**TASK REQUIREMENTS:**
Carry on the forum discussion below about cosmology and the multiverse from the point where it stops.

The big bang has a lot of empirical support for it. I don't particularly want to get into trying to argue the points for inflationary multiverse theory. It is though likely that just as solar systems operate not by some geometric order of planetary orbits, but rather by a more fundamental set of principles, so too are the gauge field constructions in a vacuum nucleation or pocket universe. In medieval to the renaissance cosmology it was thought the solar system was arranged by a set of geometrically ordered "orbs." Kepler worked on something like this. It appears likely that the universe is far grander, and what we observe as the spacetime universe is just one bubble out of a vast number of such on an inflationary spacetime that is often called the multiverse.

Cheers LC

The physical world and universe is rather contrary to our common sense. For instance you say that every particle is unique, but it is well known by the Pauli exclusion principle that this is not the case. Two electrons are not distinquishable in quantum entanglement. The advancement of our understanding of the physical world is not going to conform closer to our common sense, it will challenge it.

LC

  • [deleted]

Lawrence,

I'm not really trying to start the cosmological argument, so much at trying to describe how various dichotomies, order/randomness, linear/non-linear, vector/scalar, node/network, organism/ecosystem, are aspects of an fundamental underlaying process.

It really isn't so much to argue about cosmology, but to make the deeper point that our logical concepts are generally based on one side of this relationship, that of the linear, ordered, singular organism, since it is the basis of our narrative, cause and effect descriptions of reality and the resulting atomized view affects many aspects of our understanding and relationship to nature, from monotheism to the Big Bang.

It's not the math is wrong, since it is distilled pattern, but how we apply it. For example;

" This means potentially there is only one electron in the universe, but where the huge number we observe are copies of that one state in different configuration variables."

"what we observe as the spacetime universe is just one bubble out of a vast number of such on an inflationary spacetime that is often called the multiverse.'

I can see how the math for this might be quite logical, but that in editing the variables, some important details might have been left on the cutting room floor. If the universe is one electron , might it be equally mathematically provable that every electron is a universe? If A=B, then does B=A? I tend to see multiverses as a version of C. S. Escher sketches of waterfalls and stairways going in circles. Quite interesting on paper, but problematic in reality.

So my point is, again, that we are not taking that scalar randomness into account as the background and balance to the logical vector.

  • [deleted]

This background balancing is a bit like looking into a mirror and trying to explain what we see, as though there is some world opposite ours, rather then the principles of the mirror, so we keep coming up with all these shape explanations, from multiverses to supersymmetric particles.

**DATASET EXCERPT:**
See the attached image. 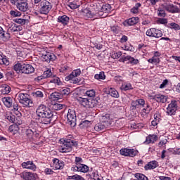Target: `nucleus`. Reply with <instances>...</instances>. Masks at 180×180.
<instances>
[{"label": "nucleus", "mask_w": 180, "mask_h": 180, "mask_svg": "<svg viewBox=\"0 0 180 180\" xmlns=\"http://www.w3.org/2000/svg\"><path fill=\"white\" fill-rule=\"evenodd\" d=\"M168 108L176 109V108H178V105H176V101H172L171 103L169 104Z\"/></svg>", "instance_id": "55"}, {"label": "nucleus", "mask_w": 180, "mask_h": 180, "mask_svg": "<svg viewBox=\"0 0 180 180\" xmlns=\"http://www.w3.org/2000/svg\"><path fill=\"white\" fill-rule=\"evenodd\" d=\"M5 119H7V120H8V122H10V123H15V115H6L5 116Z\"/></svg>", "instance_id": "51"}, {"label": "nucleus", "mask_w": 180, "mask_h": 180, "mask_svg": "<svg viewBox=\"0 0 180 180\" xmlns=\"http://www.w3.org/2000/svg\"><path fill=\"white\" fill-rule=\"evenodd\" d=\"M85 13L87 18H95V16H97L96 13L94 11H91L89 10H85Z\"/></svg>", "instance_id": "43"}, {"label": "nucleus", "mask_w": 180, "mask_h": 180, "mask_svg": "<svg viewBox=\"0 0 180 180\" xmlns=\"http://www.w3.org/2000/svg\"><path fill=\"white\" fill-rule=\"evenodd\" d=\"M145 108L143 109V113H146L147 115H148V113H150V112H151L152 110V108L151 105H150V104H148V103H145Z\"/></svg>", "instance_id": "40"}, {"label": "nucleus", "mask_w": 180, "mask_h": 180, "mask_svg": "<svg viewBox=\"0 0 180 180\" xmlns=\"http://www.w3.org/2000/svg\"><path fill=\"white\" fill-rule=\"evenodd\" d=\"M2 102L4 103L6 108H11L13 103L12 98L11 97H4L2 98Z\"/></svg>", "instance_id": "23"}, {"label": "nucleus", "mask_w": 180, "mask_h": 180, "mask_svg": "<svg viewBox=\"0 0 180 180\" xmlns=\"http://www.w3.org/2000/svg\"><path fill=\"white\" fill-rule=\"evenodd\" d=\"M33 96L35 98H44V94L43 93L42 91H35L32 93Z\"/></svg>", "instance_id": "38"}, {"label": "nucleus", "mask_w": 180, "mask_h": 180, "mask_svg": "<svg viewBox=\"0 0 180 180\" xmlns=\"http://www.w3.org/2000/svg\"><path fill=\"white\" fill-rule=\"evenodd\" d=\"M141 6V4L137 3L135 6L131 9L132 13H139V8Z\"/></svg>", "instance_id": "42"}, {"label": "nucleus", "mask_w": 180, "mask_h": 180, "mask_svg": "<svg viewBox=\"0 0 180 180\" xmlns=\"http://www.w3.org/2000/svg\"><path fill=\"white\" fill-rule=\"evenodd\" d=\"M158 22L159 23H161V25H167V23H168V20H167V18H159Z\"/></svg>", "instance_id": "59"}, {"label": "nucleus", "mask_w": 180, "mask_h": 180, "mask_svg": "<svg viewBox=\"0 0 180 180\" xmlns=\"http://www.w3.org/2000/svg\"><path fill=\"white\" fill-rule=\"evenodd\" d=\"M71 94V89L70 88H65L60 91V94H62V97L65 95H70Z\"/></svg>", "instance_id": "45"}, {"label": "nucleus", "mask_w": 180, "mask_h": 180, "mask_svg": "<svg viewBox=\"0 0 180 180\" xmlns=\"http://www.w3.org/2000/svg\"><path fill=\"white\" fill-rule=\"evenodd\" d=\"M44 78H50L53 75V72H51V70L48 69L47 70L44 71Z\"/></svg>", "instance_id": "47"}, {"label": "nucleus", "mask_w": 180, "mask_h": 180, "mask_svg": "<svg viewBox=\"0 0 180 180\" xmlns=\"http://www.w3.org/2000/svg\"><path fill=\"white\" fill-rule=\"evenodd\" d=\"M41 58L42 61H44L45 63H50L51 61H56V59L57 58V57L53 53L45 52L44 53L42 54Z\"/></svg>", "instance_id": "10"}, {"label": "nucleus", "mask_w": 180, "mask_h": 180, "mask_svg": "<svg viewBox=\"0 0 180 180\" xmlns=\"http://www.w3.org/2000/svg\"><path fill=\"white\" fill-rule=\"evenodd\" d=\"M13 70L17 74H32L34 72V68L30 64H26L23 62L18 63L13 65Z\"/></svg>", "instance_id": "2"}, {"label": "nucleus", "mask_w": 180, "mask_h": 180, "mask_svg": "<svg viewBox=\"0 0 180 180\" xmlns=\"http://www.w3.org/2000/svg\"><path fill=\"white\" fill-rule=\"evenodd\" d=\"M155 101L160 103H165L167 102V97L162 94H155Z\"/></svg>", "instance_id": "25"}, {"label": "nucleus", "mask_w": 180, "mask_h": 180, "mask_svg": "<svg viewBox=\"0 0 180 180\" xmlns=\"http://www.w3.org/2000/svg\"><path fill=\"white\" fill-rule=\"evenodd\" d=\"M176 111V109L172 108L171 107L167 108V113L169 116H172V115H175V112Z\"/></svg>", "instance_id": "50"}, {"label": "nucleus", "mask_w": 180, "mask_h": 180, "mask_svg": "<svg viewBox=\"0 0 180 180\" xmlns=\"http://www.w3.org/2000/svg\"><path fill=\"white\" fill-rule=\"evenodd\" d=\"M79 75H81V69H76L68 77L71 78V77H79Z\"/></svg>", "instance_id": "39"}, {"label": "nucleus", "mask_w": 180, "mask_h": 180, "mask_svg": "<svg viewBox=\"0 0 180 180\" xmlns=\"http://www.w3.org/2000/svg\"><path fill=\"white\" fill-rule=\"evenodd\" d=\"M75 161L76 165H78V164H81L84 162V160H82V158L79 157H76Z\"/></svg>", "instance_id": "60"}, {"label": "nucleus", "mask_w": 180, "mask_h": 180, "mask_svg": "<svg viewBox=\"0 0 180 180\" xmlns=\"http://www.w3.org/2000/svg\"><path fill=\"white\" fill-rule=\"evenodd\" d=\"M73 179L74 180H85L84 177L78 174L73 175Z\"/></svg>", "instance_id": "61"}, {"label": "nucleus", "mask_w": 180, "mask_h": 180, "mask_svg": "<svg viewBox=\"0 0 180 180\" xmlns=\"http://www.w3.org/2000/svg\"><path fill=\"white\" fill-rule=\"evenodd\" d=\"M109 127V123L99 122L94 126V130L96 131H102V130H106Z\"/></svg>", "instance_id": "15"}, {"label": "nucleus", "mask_w": 180, "mask_h": 180, "mask_svg": "<svg viewBox=\"0 0 180 180\" xmlns=\"http://www.w3.org/2000/svg\"><path fill=\"white\" fill-rule=\"evenodd\" d=\"M96 92L94 89L87 90L86 91V96H89V98H94Z\"/></svg>", "instance_id": "44"}, {"label": "nucleus", "mask_w": 180, "mask_h": 180, "mask_svg": "<svg viewBox=\"0 0 180 180\" xmlns=\"http://www.w3.org/2000/svg\"><path fill=\"white\" fill-rule=\"evenodd\" d=\"M166 15L165 9H164V6H162V8H159L158 10V16H160V18H165Z\"/></svg>", "instance_id": "36"}, {"label": "nucleus", "mask_w": 180, "mask_h": 180, "mask_svg": "<svg viewBox=\"0 0 180 180\" xmlns=\"http://www.w3.org/2000/svg\"><path fill=\"white\" fill-rule=\"evenodd\" d=\"M36 120L37 123H43V124H50L51 119L54 117V112L47 106L41 104L36 110Z\"/></svg>", "instance_id": "1"}, {"label": "nucleus", "mask_w": 180, "mask_h": 180, "mask_svg": "<svg viewBox=\"0 0 180 180\" xmlns=\"http://www.w3.org/2000/svg\"><path fill=\"white\" fill-rule=\"evenodd\" d=\"M95 79H105L106 76L105 75L104 72H100L99 74H96L94 76Z\"/></svg>", "instance_id": "41"}, {"label": "nucleus", "mask_w": 180, "mask_h": 180, "mask_svg": "<svg viewBox=\"0 0 180 180\" xmlns=\"http://www.w3.org/2000/svg\"><path fill=\"white\" fill-rule=\"evenodd\" d=\"M61 148L60 153H71L72 151V147H77L78 143L77 141L71 139L60 140Z\"/></svg>", "instance_id": "3"}, {"label": "nucleus", "mask_w": 180, "mask_h": 180, "mask_svg": "<svg viewBox=\"0 0 180 180\" xmlns=\"http://www.w3.org/2000/svg\"><path fill=\"white\" fill-rule=\"evenodd\" d=\"M10 92L11 86L6 84L2 87L1 94H3V95H8V94H9Z\"/></svg>", "instance_id": "37"}, {"label": "nucleus", "mask_w": 180, "mask_h": 180, "mask_svg": "<svg viewBox=\"0 0 180 180\" xmlns=\"http://www.w3.org/2000/svg\"><path fill=\"white\" fill-rule=\"evenodd\" d=\"M52 108L54 109V110H60V109H63V105L55 103L53 105Z\"/></svg>", "instance_id": "53"}, {"label": "nucleus", "mask_w": 180, "mask_h": 180, "mask_svg": "<svg viewBox=\"0 0 180 180\" xmlns=\"http://www.w3.org/2000/svg\"><path fill=\"white\" fill-rule=\"evenodd\" d=\"M157 140H158V136H157V135H148L146 137L145 143H146V144L154 143Z\"/></svg>", "instance_id": "21"}, {"label": "nucleus", "mask_w": 180, "mask_h": 180, "mask_svg": "<svg viewBox=\"0 0 180 180\" xmlns=\"http://www.w3.org/2000/svg\"><path fill=\"white\" fill-rule=\"evenodd\" d=\"M10 15L13 16V18H18L19 16L22 15V13L18 11H11Z\"/></svg>", "instance_id": "46"}, {"label": "nucleus", "mask_w": 180, "mask_h": 180, "mask_svg": "<svg viewBox=\"0 0 180 180\" xmlns=\"http://www.w3.org/2000/svg\"><path fill=\"white\" fill-rule=\"evenodd\" d=\"M44 172L46 174V175H53V174H54V171L49 168L45 169Z\"/></svg>", "instance_id": "56"}, {"label": "nucleus", "mask_w": 180, "mask_h": 180, "mask_svg": "<svg viewBox=\"0 0 180 180\" xmlns=\"http://www.w3.org/2000/svg\"><path fill=\"white\" fill-rule=\"evenodd\" d=\"M0 39H3V40H9L11 39V34L8 31L4 30L2 27H0Z\"/></svg>", "instance_id": "18"}, {"label": "nucleus", "mask_w": 180, "mask_h": 180, "mask_svg": "<svg viewBox=\"0 0 180 180\" xmlns=\"http://www.w3.org/2000/svg\"><path fill=\"white\" fill-rule=\"evenodd\" d=\"M101 120L102 123H108L109 127H110V115L105 114L103 115L101 117Z\"/></svg>", "instance_id": "26"}, {"label": "nucleus", "mask_w": 180, "mask_h": 180, "mask_svg": "<svg viewBox=\"0 0 180 180\" xmlns=\"http://www.w3.org/2000/svg\"><path fill=\"white\" fill-rule=\"evenodd\" d=\"M68 123L71 127L77 126V115H75V110L69 109L67 115Z\"/></svg>", "instance_id": "6"}, {"label": "nucleus", "mask_w": 180, "mask_h": 180, "mask_svg": "<svg viewBox=\"0 0 180 180\" xmlns=\"http://www.w3.org/2000/svg\"><path fill=\"white\" fill-rule=\"evenodd\" d=\"M94 11V13H96L97 16H102V6H101L99 4L96 5Z\"/></svg>", "instance_id": "33"}, {"label": "nucleus", "mask_w": 180, "mask_h": 180, "mask_svg": "<svg viewBox=\"0 0 180 180\" xmlns=\"http://www.w3.org/2000/svg\"><path fill=\"white\" fill-rule=\"evenodd\" d=\"M25 134L28 139H32L33 137V134H34V132L32 129H28L26 130Z\"/></svg>", "instance_id": "52"}, {"label": "nucleus", "mask_w": 180, "mask_h": 180, "mask_svg": "<svg viewBox=\"0 0 180 180\" xmlns=\"http://www.w3.org/2000/svg\"><path fill=\"white\" fill-rule=\"evenodd\" d=\"M14 22H15V23H18V25H21L22 26H23V25L29 23V20L26 18H16L14 20Z\"/></svg>", "instance_id": "31"}, {"label": "nucleus", "mask_w": 180, "mask_h": 180, "mask_svg": "<svg viewBox=\"0 0 180 180\" xmlns=\"http://www.w3.org/2000/svg\"><path fill=\"white\" fill-rule=\"evenodd\" d=\"M131 106L132 108H140L137 100L131 102Z\"/></svg>", "instance_id": "63"}, {"label": "nucleus", "mask_w": 180, "mask_h": 180, "mask_svg": "<svg viewBox=\"0 0 180 180\" xmlns=\"http://www.w3.org/2000/svg\"><path fill=\"white\" fill-rule=\"evenodd\" d=\"M50 82L51 84H57L58 85H60L61 84V80H60V79L57 77H53V79H51L50 80Z\"/></svg>", "instance_id": "49"}, {"label": "nucleus", "mask_w": 180, "mask_h": 180, "mask_svg": "<svg viewBox=\"0 0 180 180\" xmlns=\"http://www.w3.org/2000/svg\"><path fill=\"white\" fill-rule=\"evenodd\" d=\"M17 9L21 12H27L29 9V4H27V0H20L17 4Z\"/></svg>", "instance_id": "12"}, {"label": "nucleus", "mask_w": 180, "mask_h": 180, "mask_svg": "<svg viewBox=\"0 0 180 180\" xmlns=\"http://www.w3.org/2000/svg\"><path fill=\"white\" fill-rule=\"evenodd\" d=\"M112 9V6H110V4H103V6H101V15L102 13H108V12H110Z\"/></svg>", "instance_id": "28"}, {"label": "nucleus", "mask_w": 180, "mask_h": 180, "mask_svg": "<svg viewBox=\"0 0 180 180\" xmlns=\"http://www.w3.org/2000/svg\"><path fill=\"white\" fill-rule=\"evenodd\" d=\"M167 85H168V79H165L160 84V88L162 89L165 86H167Z\"/></svg>", "instance_id": "62"}, {"label": "nucleus", "mask_w": 180, "mask_h": 180, "mask_svg": "<svg viewBox=\"0 0 180 180\" xmlns=\"http://www.w3.org/2000/svg\"><path fill=\"white\" fill-rule=\"evenodd\" d=\"M146 36L160 39V37H162V32L158 29L150 28L146 31Z\"/></svg>", "instance_id": "7"}, {"label": "nucleus", "mask_w": 180, "mask_h": 180, "mask_svg": "<svg viewBox=\"0 0 180 180\" xmlns=\"http://www.w3.org/2000/svg\"><path fill=\"white\" fill-rule=\"evenodd\" d=\"M139 23V17H132L124 22V25L128 26H134Z\"/></svg>", "instance_id": "20"}, {"label": "nucleus", "mask_w": 180, "mask_h": 180, "mask_svg": "<svg viewBox=\"0 0 180 180\" xmlns=\"http://www.w3.org/2000/svg\"><path fill=\"white\" fill-rule=\"evenodd\" d=\"M107 92L112 98H119V92L115 89L110 88Z\"/></svg>", "instance_id": "27"}, {"label": "nucleus", "mask_w": 180, "mask_h": 180, "mask_svg": "<svg viewBox=\"0 0 180 180\" xmlns=\"http://www.w3.org/2000/svg\"><path fill=\"white\" fill-rule=\"evenodd\" d=\"M159 119L160 118H158V114H155L154 120L152 121V126H154V127H155V126H157V124H158V122H160Z\"/></svg>", "instance_id": "48"}, {"label": "nucleus", "mask_w": 180, "mask_h": 180, "mask_svg": "<svg viewBox=\"0 0 180 180\" xmlns=\"http://www.w3.org/2000/svg\"><path fill=\"white\" fill-rule=\"evenodd\" d=\"M0 64L1 65H9V60L6 56L0 55Z\"/></svg>", "instance_id": "32"}, {"label": "nucleus", "mask_w": 180, "mask_h": 180, "mask_svg": "<svg viewBox=\"0 0 180 180\" xmlns=\"http://www.w3.org/2000/svg\"><path fill=\"white\" fill-rule=\"evenodd\" d=\"M37 6H38L39 11L42 15H47V13L51 11V8H53L51 3L46 0H43L41 1L40 4H39Z\"/></svg>", "instance_id": "4"}, {"label": "nucleus", "mask_w": 180, "mask_h": 180, "mask_svg": "<svg viewBox=\"0 0 180 180\" xmlns=\"http://www.w3.org/2000/svg\"><path fill=\"white\" fill-rule=\"evenodd\" d=\"M157 167H158V162L153 160L146 164L144 166V168L146 171H148V169H155V168H157Z\"/></svg>", "instance_id": "19"}, {"label": "nucleus", "mask_w": 180, "mask_h": 180, "mask_svg": "<svg viewBox=\"0 0 180 180\" xmlns=\"http://www.w3.org/2000/svg\"><path fill=\"white\" fill-rule=\"evenodd\" d=\"M122 91H129V89H133V86L130 83H125L121 86Z\"/></svg>", "instance_id": "35"}, {"label": "nucleus", "mask_w": 180, "mask_h": 180, "mask_svg": "<svg viewBox=\"0 0 180 180\" xmlns=\"http://www.w3.org/2000/svg\"><path fill=\"white\" fill-rule=\"evenodd\" d=\"M120 61L122 63H126V61H128V63L129 64H139V60L135 59L134 58L130 56H122V58L120 59Z\"/></svg>", "instance_id": "14"}, {"label": "nucleus", "mask_w": 180, "mask_h": 180, "mask_svg": "<svg viewBox=\"0 0 180 180\" xmlns=\"http://www.w3.org/2000/svg\"><path fill=\"white\" fill-rule=\"evenodd\" d=\"M78 102L82 105V106H84V108H86V105L88 103V98L79 97L77 98Z\"/></svg>", "instance_id": "34"}, {"label": "nucleus", "mask_w": 180, "mask_h": 180, "mask_svg": "<svg viewBox=\"0 0 180 180\" xmlns=\"http://www.w3.org/2000/svg\"><path fill=\"white\" fill-rule=\"evenodd\" d=\"M138 102V105L139 106H144V105H146V101H144V99L143 98H139L136 100Z\"/></svg>", "instance_id": "57"}, {"label": "nucleus", "mask_w": 180, "mask_h": 180, "mask_svg": "<svg viewBox=\"0 0 180 180\" xmlns=\"http://www.w3.org/2000/svg\"><path fill=\"white\" fill-rule=\"evenodd\" d=\"M121 155H124V157H136L137 154H139V151L134 149H129V148H122L120 150Z\"/></svg>", "instance_id": "9"}, {"label": "nucleus", "mask_w": 180, "mask_h": 180, "mask_svg": "<svg viewBox=\"0 0 180 180\" xmlns=\"http://www.w3.org/2000/svg\"><path fill=\"white\" fill-rule=\"evenodd\" d=\"M21 165L22 168H25L26 169H31L32 171H34L37 168L36 165L33 163V161L23 162Z\"/></svg>", "instance_id": "16"}, {"label": "nucleus", "mask_w": 180, "mask_h": 180, "mask_svg": "<svg viewBox=\"0 0 180 180\" xmlns=\"http://www.w3.org/2000/svg\"><path fill=\"white\" fill-rule=\"evenodd\" d=\"M58 22L59 23H62V25H68V22H70V18L67 15H62L58 18Z\"/></svg>", "instance_id": "22"}, {"label": "nucleus", "mask_w": 180, "mask_h": 180, "mask_svg": "<svg viewBox=\"0 0 180 180\" xmlns=\"http://www.w3.org/2000/svg\"><path fill=\"white\" fill-rule=\"evenodd\" d=\"M112 57V58H119L122 57V52L118 51V52L114 53Z\"/></svg>", "instance_id": "58"}, {"label": "nucleus", "mask_w": 180, "mask_h": 180, "mask_svg": "<svg viewBox=\"0 0 180 180\" xmlns=\"http://www.w3.org/2000/svg\"><path fill=\"white\" fill-rule=\"evenodd\" d=\"M153 64H158L160 63V58L153 56Z\"/></svg>", "instance_id": "64"}, {"label": "nucleus", "mask_w": 180, "mask_h": 180, "mask_svg": "<svg viewBox=\"0 0 180 180\" xmlns=\"http://www.w3.org/2000/svg\"><path fill=\"white\" fill-rule=\"evenodd\" d=\"M170 26H171L172 29H174V30H180L179 25H178L175 22H171Z\"/></svg>", "instance_id": "54"}, {"label": "nucleus", "mask_w": 180, "mask_h": 180, "mask_svg": "<svg viewBox=\"0 0 180 180\" xmlns=\"http://www.w3.org/2000/svg\"><path fill=\"white\" fill-rule=\"evenodd\" d=\"M53 162L56 169H63V168H64V162H63V160L54 158L53 159Z\"/></svg>", "instance_id": "17"}, {"label": "nucleus", "mask_w": 180, "mask_h": 180, "mask_svg": "<svg viewBox=\"0 0 180 180\" xmlns=\"http://www.w3.org/2000/svg\"><path fill=\"white\" fill-rule=\"evenodd\" d=\"M72 172H83L84 174L89 171V167L84 164H77L71 168Z\"/></svg>", "instance_id": "8"}, {"label": "nucleus", "mask_w": 180, "mask_h": 180, "mask_svg": "<svg viewBox=\"0 0 180 180\" xmlns=\"http://www.w3.org/2000/svg\"><path fill=\"white\" fill-rule=\"evenodd\" d=\"M51 99H53V101H58L59 99H61L63 98V95L61 93L58 92H53L50 95Z\"/></svg>", "instance_id": "30"}, {"label": "nucleus", "mask_w": 180, "mask_h": 180, "mask_svg": "<svg viewBox=\"0 0 180 180\" xmlns=\"http://www.w3.org/2000/svg\"><path fill=\"white\" fill-rule=\"evenodd\" d=\"M21 178L25 180H36L37 179V174L29 172H23Z\"/></svg>", "instance_id": "13"}, {"label": "nucleus", "mask_w": 180, "mask_h": 180, "mask_svg": "<svg viewBox=\"0 0 180 180\" xmlns=\"http://www.w3.org/2000/svg\"><path fill=\"white\" fill-rule=\"evenodd\" d=\"M65 81H71L72 84H79L81 82V79H78L77 77L72 76L70 77V76H67L65 77Z\"/></svg>", "instance_id": "29"}, {"label": "nucleus", "mask_w": 180, "mask_h": 180, "mask_svg": "<svg viewBox=\"0 0 180 180\" xmlns=\"http://www.w3.org/2000/svg\"><path fill=\"white\" fill-rule=\"evenodd\" d=\"M98 105V101L92 98L87 99V105L86 108H89V109H92V108H95Z\"/></svg>", "instance_id": "24"}, {"label": "nucleus", "mask_w": 180, "mask_h": 180, "mask_svg": "<svg viewBox=\"0 0 180 180\" xmlns=\"http://www.w3.org/2000/svg\"><path fill=\"white\" fill-rule=\"evenodd\" d=\"M18 98H20V103L24 105L25 108H32L33 106V101L29 98V94L20 93Z\"/></svg>", "instance_id": "5"}, {"label": "nucleus", "mask_w": 180, "mask_h": 180, "mask_svg": "<svg viewBox=\"0 0 180 180\" xmlns=\"http://www.w3.org/2000/svg\"><path fill=\"white\" fill-rule=\"evenodd\" d=\"M163 9L167 11V12H170L171 13H179L180 9L178 6H174V4H163Z\"/></svg>", "instance_id": "11"}]
</instances>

**OUTPUT FOR THIS EXERCISE:**
  • [deleted]

Hi Lawrence,

this is a very intriguing essay that touches on a lot of things that I have dimly glimpsed in my own thinking. In particular, the issue of how undecidability relates to physics is something that is intermittently on my mind. There's been a recurring trend to look for undecidability as somehow related to the measurement problem, or other quantum mechanical weirdness, starting with maybe Zwick in 1978, and continued by people such as Mittelstaedt or Thomas Breuer (who uses diagonal arguments to establish the impossibility of perfect self-measurement in theories assumed to be universally valid, that is, apply to observer as well as observed). A relatively recent development is the idea that the randomness of quantum measurement outcomes is related to the undecidability of the outcome from axioms encoded in the state preparation, as developed by Paterek et al. There's also interesting work by Karl Svozil, Christian Calude, and others, in investigating quantum randomness and uncertainty from the point of view of Chaitin's algorithmic information theory.

All of which is just to say that a lot of people have seen some common ground here, while apparently nobody has been able to find a rigorous formulation. Your take on the issue is a new one to me: as far as I understood, you seem to be saying that independent axioms may be repealed in order to allow greater mathematical freedom, citing the case of abandoning the parallel postulate in order to lead in a profitable way to new formulations of geometry. But of course, in any theory, all axioms are logically independent of one another, no? Otherwise, if any axiom can be derived from the other axioms, you can just strike it out, and you'll be left with the same theory. This was what drove the attempts to derive the parallel postulate from the other axioms: it was seen as a blemish on the theory, and it was hoped that the theory would hold up unchanged without it. The construction of geometries inequivalent to Euclid's by Lobachevsky and others ultimately was what killed this hope. (And besides, isn't Euclidean geometry decidable anyway?)

So the parallel postulate ultimately isn't derivable from the theory in the same sense that, say, the existence of the square root of -1 isn't derivable from the field axioms: the incompleteness here is in a sense trivial, and different from the Gödelian case in the sense that one probably wouldn't want to insist that the field axioms are complete in the sense that they derive every true position they can express. So it seems to me that there's a difference between the independence of the parallel postulate and the independence of, say, the continumm hypothesis from Zermelo-Fraenkel.

Also, even though there are undecidable propositions about any sufficiently complex system (any system capable of universal computation), this does not imply any 'uncertainty' about the fundamental laws (though I'm not sure if you're arguing for that): take, for instance, a universal cellular automaton such as the Game of Life. It's 'fundamental laws' are simple enough, and can be completely specified without any problem; nevertheless, there exist undecidable propositions, such as whether or not a specific configuration will ever turn up. But of course, GoL can be simulated on a computer; so the mere existence of undecidability does not imply anything about the uncomputability of physical evolution. So this does not put the hypothesis of the universe being, in some sense, a 'giant computer' to rest: in fact, I would rather consider it evidence in its favour, since as I said, every universal system gives rise to undecidable propositions.

But I'm not quite sure if I'm not arguing past your points; I need to re-read your essay in some calmer moment, I think.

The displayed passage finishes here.